Triad interactions between trophoblast, decidual stromal cells and immune cells. Following implantation, the placental cytotrophoblasts in anchoring villi fuse together to form multinucleated syncitiotrophoblasts, which further differentiated to invasive extravillous trophoblasts (EVTs). The EVTs then invade the uterine tissues up to inner third of the myometrium. Some of the EVTs replace the endothelial cells and are called endovascular cytotrophoblasts (eCTBs). Secreted products from the invaded trophoblasts then modulate the function of endometrial stromal and immune cells. For example, Profilin-1 (PFN1) secreted from trophoblasts enhances the differentiation of endometrial stromal cells (EnSCs) into the epitheloid secretory decidual stromal cells (DSCs) in a process called decidualization through the action of estrogen (E2), progesterone (P4) and cyclic adenosine monophosphate (cAMP).

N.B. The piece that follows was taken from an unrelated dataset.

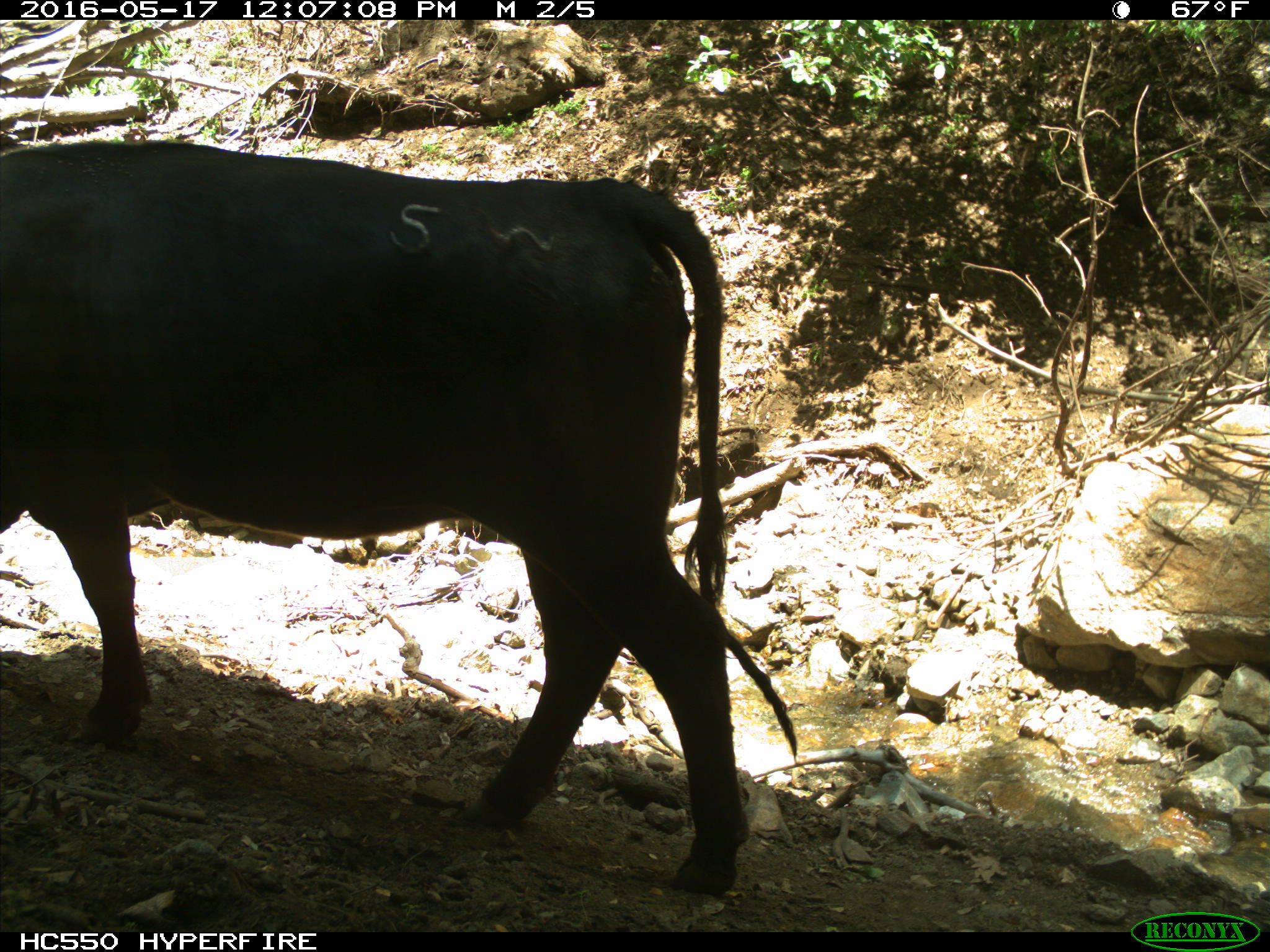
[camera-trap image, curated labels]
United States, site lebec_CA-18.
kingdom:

Prolactin (PRL) is an important secreted product of DSCs and increases the production of PFN1 by trophoblasts. DSCs are master regulator of endometrial immune cells and help the function and survival of uterine natural killer cells (uNK), the most frequent immune cells in endometrium, by producing IL-15. The uNKs then produce factors such as IFN-γ, IL-18, Galectin-1, and VEGF to induce a tolerogenic phenotype in dendritic cells (DCs). Tolerogenic DCs are responsible for induction of regulatory T cells (Tregs) to maintain a pregnancy- friendly environment in the endometrium. These Tregs can also be induced by macrophages (MQs) under the influence of soluble products secreted from trophoblasts. Trophoblasts can directly induce Tregs using indoleamine 2,3-dioxygenase (IDO), an enzyme that degrades tryptophan. The available in vitro data has shown that the immune cells like uNKs can enhance the migration of trophoblasts through the secretion of chemokines. Hence, interaction between trophoblasts, EnSCs and uterine immune cells form the endometrial environment, in which each cell type modulate the function of the others. GM-CSF, Granulocyte-macrophage colony stimulating factor; XCL1, X-C motif chemokine ligand 1; IL, Interleukin; IFN, Interferon; Gal1, Galectin 1; VEGF, Vascular endothelial growth factor; TGF, Transforming growth factor; PGE2, Prostaglandin E2.

Figure 4

Gene Ontology enrichment analysis of the genes commonly expressed in cancer and placenta. The dot plot shows the top enrichment terms for the markers with a shared expression between the placenta and tumor cells. The color of each dot indicates the enrichment P value and the x-axis shows the enrichment fold. Each part points to one of the GO sections; BP, Biological Processes; CC, Cellular Component; MF, Molecular Function.